New Delhi: Uttar Pradesh journalist Vikram Joshi had reportedly spotted some miscreants – who later shot him – lurking outside his sister’s house in Mata Colony in Ghaziabad on the night of July 20 and informed the local police post in-charge about them.
However, according to his family members, the officer did not act on his complaint. Joshi was shot dead by the same men two hours later.
The family of the 35-year-old journalist alleged on Thursday that Joshi had seen the men who shot him, informed police and then made several calls to police for help. The police post in-charge said he would be looking into the matter the following day, they alleged.

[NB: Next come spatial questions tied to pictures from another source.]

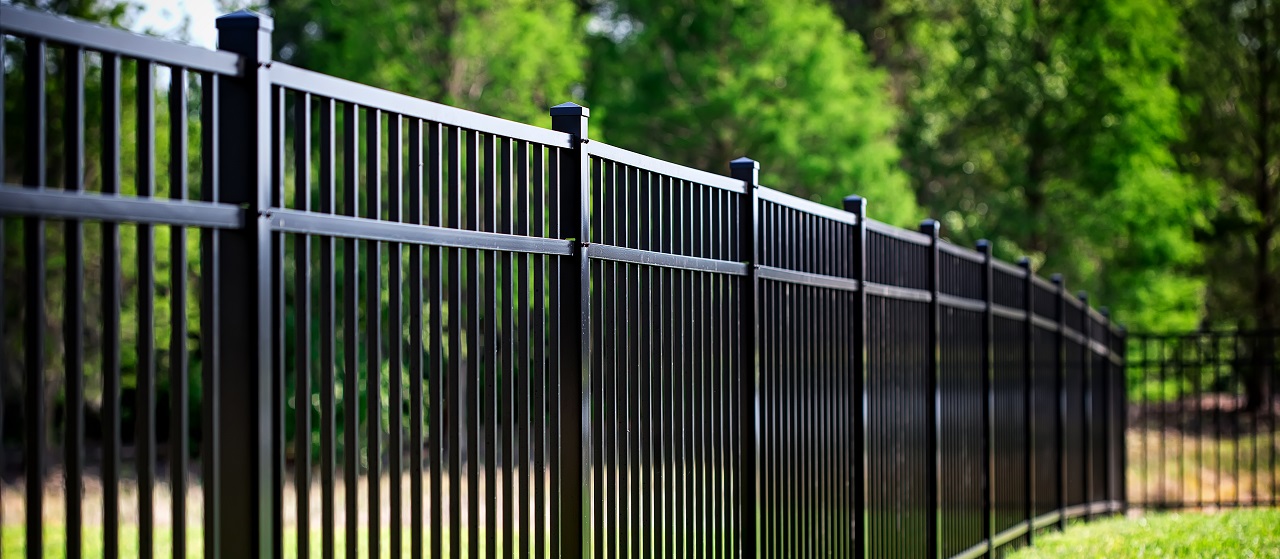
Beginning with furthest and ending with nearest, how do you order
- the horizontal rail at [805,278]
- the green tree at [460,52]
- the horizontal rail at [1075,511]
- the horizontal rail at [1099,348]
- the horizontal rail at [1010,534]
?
1. the green tree at [460,52]
2. the horizontal rail at [1099,348]
3. the horizontal rail at [1075,511]
4. the horizontal rail at [1010,534]
5. the horizontal rail at [805,278]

Joshi had gone to his sister’s house to attend his niece’s birthday party. At about 10.30 pm, when he and his two daughters started for home, the assailants attacked him. While one rained blows on Joshi, one of them pulled out a firearm and shot him in the head. Joshi immediately collapsed to the ground. He succumbed to his injuries on July 22.

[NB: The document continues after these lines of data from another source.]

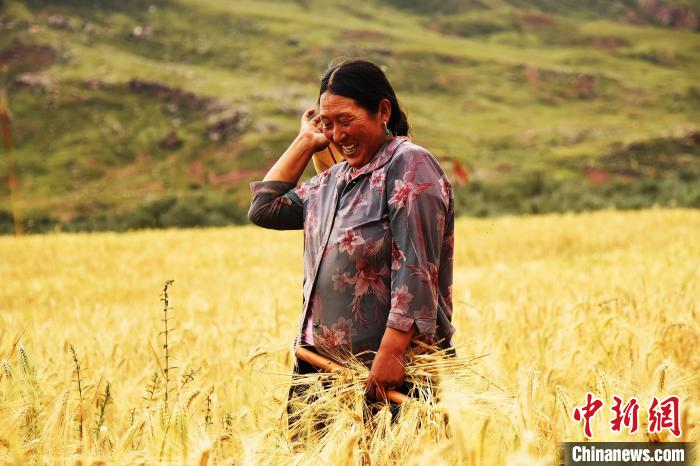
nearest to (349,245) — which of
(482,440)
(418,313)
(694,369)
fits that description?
(418,313)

His nephew has been quoted in news reports as having said that timely police action could have saved Joshi’s life. “On the night of the shooting, the suspects, including Ravi and Chotu, were seen near our house in Mata Colony. When my uncle (Joshi) saw them, he called the local police post in-charge around 8.30 pm and told him about it. But the post in-charge told him that he will look into the matter the next morning,” he said.

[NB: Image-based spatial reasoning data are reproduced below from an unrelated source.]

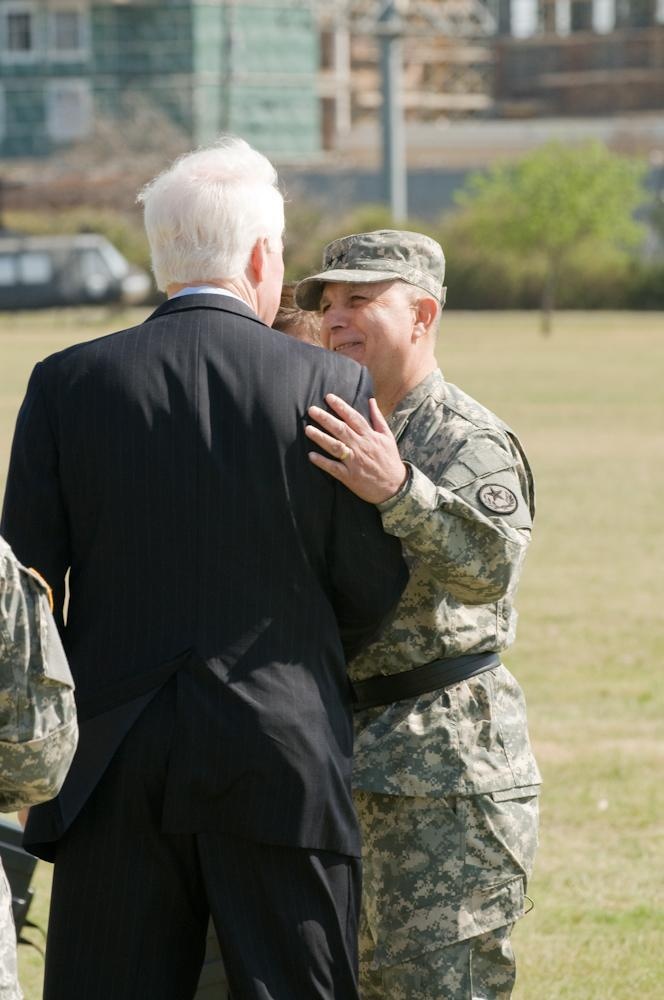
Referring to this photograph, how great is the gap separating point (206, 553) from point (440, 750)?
0.72 meters

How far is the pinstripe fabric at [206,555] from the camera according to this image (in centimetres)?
304

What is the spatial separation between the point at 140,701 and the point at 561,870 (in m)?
3.75

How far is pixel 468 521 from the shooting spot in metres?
3.28

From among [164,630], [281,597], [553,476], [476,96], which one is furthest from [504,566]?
[476,96]

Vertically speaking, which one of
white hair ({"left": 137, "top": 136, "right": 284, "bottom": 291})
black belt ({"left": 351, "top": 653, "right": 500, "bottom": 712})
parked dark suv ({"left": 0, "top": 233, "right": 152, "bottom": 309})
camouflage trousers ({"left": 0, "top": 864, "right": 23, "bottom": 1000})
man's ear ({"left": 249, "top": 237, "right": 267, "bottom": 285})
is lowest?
parked dark suv ({"left": 0, "top": 233, "right": 152, "bottom": 309})

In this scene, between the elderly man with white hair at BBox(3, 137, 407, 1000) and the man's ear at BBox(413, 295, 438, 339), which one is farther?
the man's ear at BBox(413, 295, 438, 339)

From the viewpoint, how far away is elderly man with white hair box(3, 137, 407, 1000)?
3.05 m

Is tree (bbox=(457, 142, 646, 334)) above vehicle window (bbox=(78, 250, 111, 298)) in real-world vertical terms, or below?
above

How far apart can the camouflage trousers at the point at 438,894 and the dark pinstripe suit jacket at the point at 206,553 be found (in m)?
0.38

Vimal added, “Two hours later, when my uncle left the house on his two-wheeler with his daughters, the men shot him. Had the police post in-charge acted in time, my uncle would be alive today.”
The report also quoted Superintendent of Police (City) Manish Mishra as saying that the police post in-charge has already been suspended. “All complaints raised by Joshi’s family are being looked into and an inquiry against the police post in-charge has been initiated. It is being taken up by circle officer (city 1). Anyone found guilty will not be spared.”
Also watch | As Law and Order Collapses in UP, Neither Journalists nor Women Are Safe
The firing incident was a fallout of an earlier episode in which the accused had harassed Joshi’s niece. On July 16, the two sides had got into an altercation over the issue and Joshi had made a complaint to the police. But his family insisted that the police did not register a case of harassment against the accused and that a separate FIR in the matter was only registered a day after Joshi was shot.
The main FIR into the murder has named four persons as accused for direct assault. They include prime suspect Ravi Kumar and Shahnoor alias Chotu (who is alleged to have shot Joshi with a country-made firearm). Police have arrested both the main suspects, and seven others, for the crime.